Ben Bernanke is being deliberately coy about when he wants to raise interest rates, despite growing worries in and out of the Federal Reserve. But one expert has a thoroughly researched and reasonable answer, writes MoneyShow.com editor-at-large Howard R. Gold.

When Ben Bernanke goes before reporters in his first live press conference next week, there’s one question I guarantee he won’t answer: “When will you start raising interest rates again?”

The Federal Reserve chairman may tell the media that the latest round of “quantitative easing” (QE2) will wind up as scheduled on June 30. He also may say that the economy is showing signs of a self-sustaining recovery.

But he won’t tell us what we really want to hear—how long it will be before the Fed hikes short-term interest rates.

However, one expert thinks he has the answer: April 2012, a year from now.

That may seem like an eternity to people who worry that the inflationary wolf is already knock-knock-knocking on our front door.

But Joseph Kalish, senior macro strategist of Ned Davis Research in Venice, Florida, thinks it’s consistent with the behavior and attitudes of key players on the Federal Open Market Committee, the Fed’s rate-setting body.

Kalish has pored over minutes of Fed meetings, voting records of FOMC members, and public statements by Fed officials to construct a possible timeline of Fed tightening. It’s a mixture of “Fed watching”—which economists did when the central bank was far more opaque than it is now—and Kremlinology, the art of who’s in and who’s out at powerful institutions.

Ben Holds the Cards
Kalish says the key word to describe this Fed is “deliberate.” The bank doesn’t make big moves until the chairman and his allies are sure they want to go that way. Then, they don’t look back.

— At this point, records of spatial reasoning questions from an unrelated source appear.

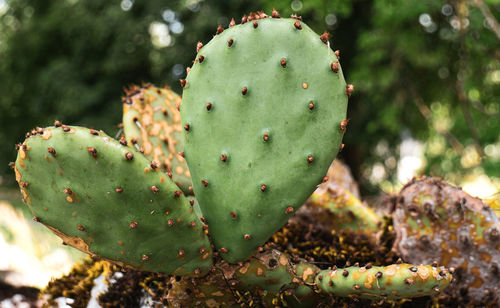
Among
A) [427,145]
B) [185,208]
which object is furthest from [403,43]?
[185,208]

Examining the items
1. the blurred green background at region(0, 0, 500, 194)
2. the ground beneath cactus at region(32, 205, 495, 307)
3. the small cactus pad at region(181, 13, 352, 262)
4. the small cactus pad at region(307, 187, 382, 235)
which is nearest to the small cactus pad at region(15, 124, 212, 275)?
the small cactus pad at region(181, 13, 352, 262)

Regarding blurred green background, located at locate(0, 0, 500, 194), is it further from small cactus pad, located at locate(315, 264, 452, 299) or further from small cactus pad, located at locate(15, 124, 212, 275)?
small cactus pad, located at locate(15, 124, 212, 275)

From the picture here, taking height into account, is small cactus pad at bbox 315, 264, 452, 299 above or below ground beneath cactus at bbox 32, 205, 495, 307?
below

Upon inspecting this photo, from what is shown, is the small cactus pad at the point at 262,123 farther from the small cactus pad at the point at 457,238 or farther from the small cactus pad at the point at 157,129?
the small cactus pad at the point at 457,238

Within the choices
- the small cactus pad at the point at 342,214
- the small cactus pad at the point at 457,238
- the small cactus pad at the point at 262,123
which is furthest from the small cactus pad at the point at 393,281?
the small cactus pad at the point at 342,214

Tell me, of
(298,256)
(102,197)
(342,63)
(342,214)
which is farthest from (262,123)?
(342,63)
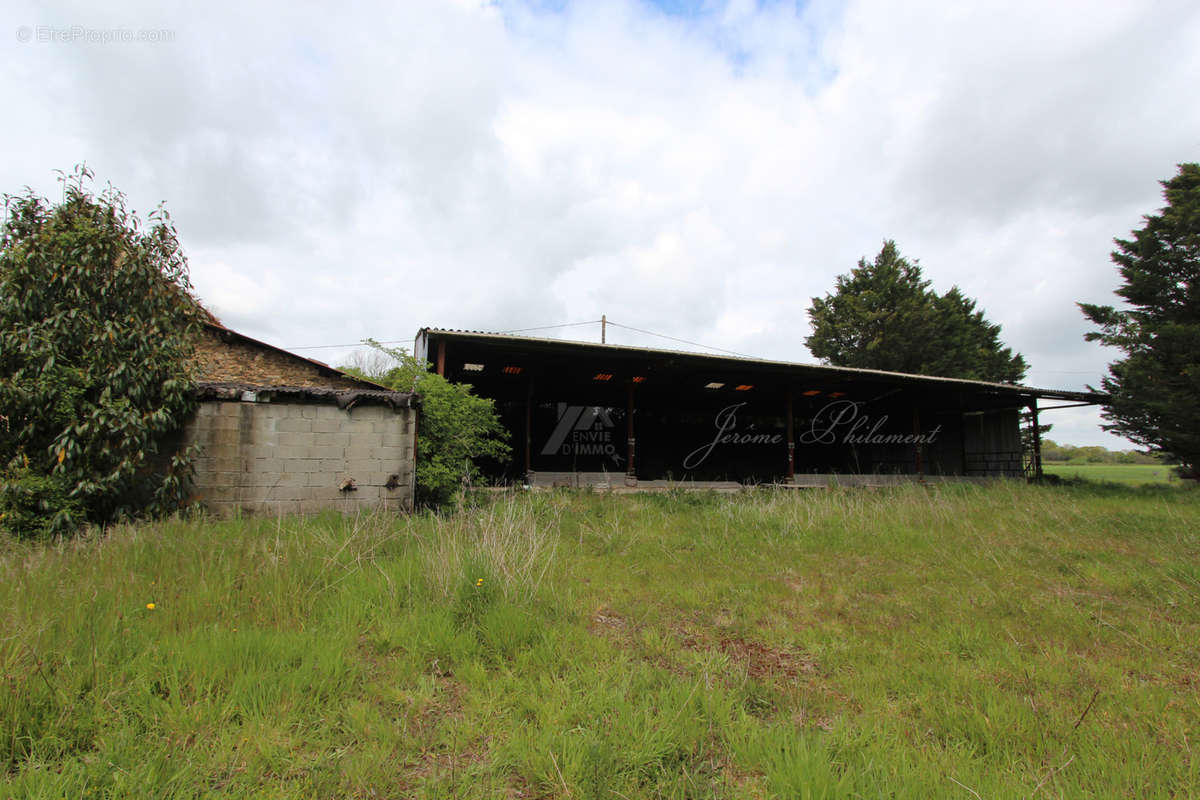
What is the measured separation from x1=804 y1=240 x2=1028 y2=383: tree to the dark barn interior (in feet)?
26.2

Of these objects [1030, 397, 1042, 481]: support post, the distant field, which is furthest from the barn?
the distant field

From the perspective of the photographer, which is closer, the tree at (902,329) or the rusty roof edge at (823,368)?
the rusty roof edge at (823,368)

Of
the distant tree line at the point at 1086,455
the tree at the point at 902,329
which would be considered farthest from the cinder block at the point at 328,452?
the distant tree line at the point at 1086,455

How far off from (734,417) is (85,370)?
16460mm

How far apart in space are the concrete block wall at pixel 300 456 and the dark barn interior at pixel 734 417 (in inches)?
168

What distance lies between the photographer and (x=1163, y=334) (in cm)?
1441

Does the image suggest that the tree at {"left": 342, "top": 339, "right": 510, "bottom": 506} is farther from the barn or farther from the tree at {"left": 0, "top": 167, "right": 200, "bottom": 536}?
the tree at {"left": 0, "top": 167, "right": 200, "bottom": 536}

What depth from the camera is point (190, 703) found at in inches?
95.0

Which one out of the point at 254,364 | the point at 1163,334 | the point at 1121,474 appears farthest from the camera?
the point at 1121,474

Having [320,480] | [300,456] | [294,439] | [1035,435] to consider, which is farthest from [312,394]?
[1035,435]

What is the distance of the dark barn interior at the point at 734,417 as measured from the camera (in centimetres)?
1300

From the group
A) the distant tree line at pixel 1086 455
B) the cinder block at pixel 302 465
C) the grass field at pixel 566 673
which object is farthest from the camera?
the distant tree line at pixel 1086 455

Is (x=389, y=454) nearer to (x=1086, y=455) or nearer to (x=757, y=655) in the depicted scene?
(x=757, y=655)

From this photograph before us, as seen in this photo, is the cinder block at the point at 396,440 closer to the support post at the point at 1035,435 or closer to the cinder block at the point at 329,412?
the cinder block at the point at 329,412
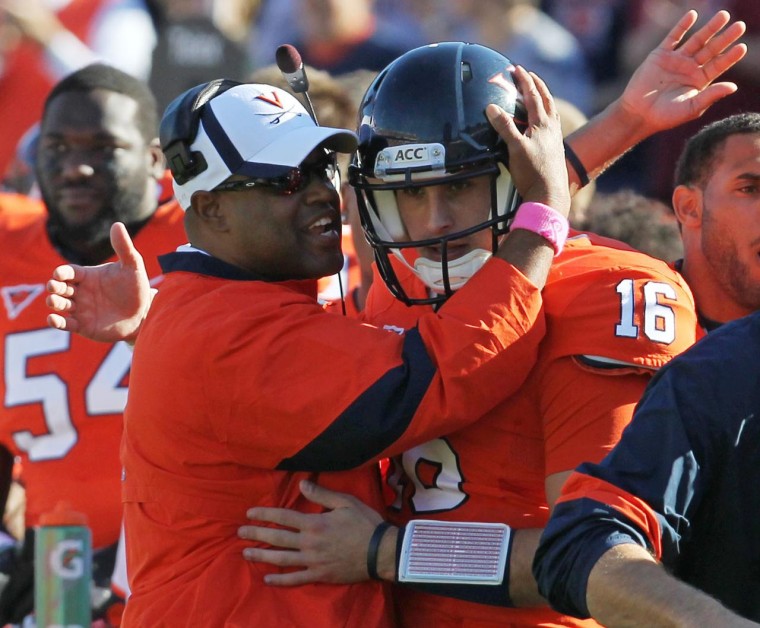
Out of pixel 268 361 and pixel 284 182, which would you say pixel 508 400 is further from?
pixel 284 182

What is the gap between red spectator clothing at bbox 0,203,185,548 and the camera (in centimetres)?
491

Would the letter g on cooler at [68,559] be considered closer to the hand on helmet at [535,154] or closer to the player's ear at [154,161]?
the hand on helmet at [535,154]

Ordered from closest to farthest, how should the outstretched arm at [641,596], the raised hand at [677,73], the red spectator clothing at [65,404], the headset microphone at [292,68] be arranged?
the outstretched arm at [641,596] < the headset microphone at [292,68] < the raised hand at [677,73] < the red spectator clothing at [65,404]

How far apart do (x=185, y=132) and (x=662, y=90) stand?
117 cm

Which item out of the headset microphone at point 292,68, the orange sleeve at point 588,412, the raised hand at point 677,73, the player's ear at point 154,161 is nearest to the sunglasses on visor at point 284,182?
the headset microphone at point 292,68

“Bernanke’s not about to change course until he’s absolutely certain,” Kalish told me. “He’s very afraid of tightening too quickly.”

He has two key supporters—vice chairman Janet Yellen, and William Dudley, president of the powerful Federal Reserve Bank of New York and a former chief US economist for Goldman Sachs Group (NYSE: GS). They’re firmly in the chairman’s corner, according to Kalish.

Two other bank presidents, Richard Fisher of the Dallas Fed and Charles Plosser of Philadelphia, are inflation hawks. They want QE2 to end and the central bank to begin raising rates. Narayana Kocherlakota of Minneapolis generally supports their position.

The four other voting members of the FOMC tend to side with the chairman, Kalish said.

When he does the math, his conclusion is that Bernanke "can get his way.” And the chairman is likely to take the slow road back to higher rates.

Why? Despite nearly two years of recovery, output remains 7% below its September 2007 peak, just before the recession officially began. The chairman worries that deflation is a disease that’s devilishly hard to cure once it infects an economy.

So, Bernanke and his allies won’t pivot to fight inflation until they’re sure the deflationary dog is dead. That, of course, could cause them to fall behind the curve in the fight against inflation, but it’s a risk Bernanke seems ready to take.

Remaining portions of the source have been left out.